The study says it has proven that a single administration of this anti-aging gene prepared under gene therapy is capable of stopping the deterioration of cardiac function in middle-aged mice. When given to elderly mice, the gene turned back the age of the heart’s biological clock by the human equivalent of more than ten years.
In addition, immunohistological studies showed a marked reduction in vessel coverage by pericytes in defective hearts explanted from elderly patients.

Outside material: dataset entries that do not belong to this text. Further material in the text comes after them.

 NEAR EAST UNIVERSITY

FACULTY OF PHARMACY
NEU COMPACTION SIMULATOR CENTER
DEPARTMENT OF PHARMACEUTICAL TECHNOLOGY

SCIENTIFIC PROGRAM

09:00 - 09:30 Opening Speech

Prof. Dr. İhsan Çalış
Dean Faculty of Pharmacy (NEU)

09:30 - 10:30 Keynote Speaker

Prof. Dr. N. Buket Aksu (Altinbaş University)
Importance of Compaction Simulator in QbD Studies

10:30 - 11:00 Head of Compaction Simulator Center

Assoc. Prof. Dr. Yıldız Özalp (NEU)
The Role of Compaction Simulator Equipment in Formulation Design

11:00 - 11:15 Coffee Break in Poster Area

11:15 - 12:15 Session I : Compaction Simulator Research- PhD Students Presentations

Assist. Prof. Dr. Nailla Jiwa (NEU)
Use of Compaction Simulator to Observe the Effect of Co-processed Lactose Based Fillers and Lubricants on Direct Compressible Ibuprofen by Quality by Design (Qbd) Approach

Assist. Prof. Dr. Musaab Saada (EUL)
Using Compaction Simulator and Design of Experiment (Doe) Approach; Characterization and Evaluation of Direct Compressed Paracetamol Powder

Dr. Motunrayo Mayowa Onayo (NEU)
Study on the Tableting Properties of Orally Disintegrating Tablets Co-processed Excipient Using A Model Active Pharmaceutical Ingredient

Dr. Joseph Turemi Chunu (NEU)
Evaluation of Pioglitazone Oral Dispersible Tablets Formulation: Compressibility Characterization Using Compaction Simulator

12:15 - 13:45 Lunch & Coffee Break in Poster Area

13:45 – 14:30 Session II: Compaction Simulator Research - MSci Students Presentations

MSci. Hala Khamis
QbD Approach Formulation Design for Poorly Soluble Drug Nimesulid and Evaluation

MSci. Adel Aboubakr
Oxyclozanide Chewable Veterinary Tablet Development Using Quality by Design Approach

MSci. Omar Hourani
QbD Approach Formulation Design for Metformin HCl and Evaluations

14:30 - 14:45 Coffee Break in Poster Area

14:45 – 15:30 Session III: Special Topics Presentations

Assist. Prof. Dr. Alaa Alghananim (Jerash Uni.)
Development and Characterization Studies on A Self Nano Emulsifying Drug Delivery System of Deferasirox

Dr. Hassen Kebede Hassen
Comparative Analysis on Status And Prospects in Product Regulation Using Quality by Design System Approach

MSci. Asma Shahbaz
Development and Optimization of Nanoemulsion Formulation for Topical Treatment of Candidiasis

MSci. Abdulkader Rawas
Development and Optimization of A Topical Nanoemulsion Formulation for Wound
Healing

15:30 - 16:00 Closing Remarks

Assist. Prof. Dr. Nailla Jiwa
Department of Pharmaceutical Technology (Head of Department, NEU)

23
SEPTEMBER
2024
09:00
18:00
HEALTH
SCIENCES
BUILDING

Finally, gene therapy with LAV-BPIFB4 prevented cardiac deterioration in middle-aged mice and rescued cardiac function and myocardial perfusion in older mice by improving microvasculature density and pericyte coverage.
The researchers hope to begin clinical trials on humans to see if it also reverses the decline in cardiac output like in mice, and to see if they can create a protein based on LAV-BPIFB4. They claim that these studies can «promoting a new wave of treatments inspired by the genetics of centenarians». We will not live forever; it would be very boring also, but yes we can live something more and better with all that is coming from advanced medical research.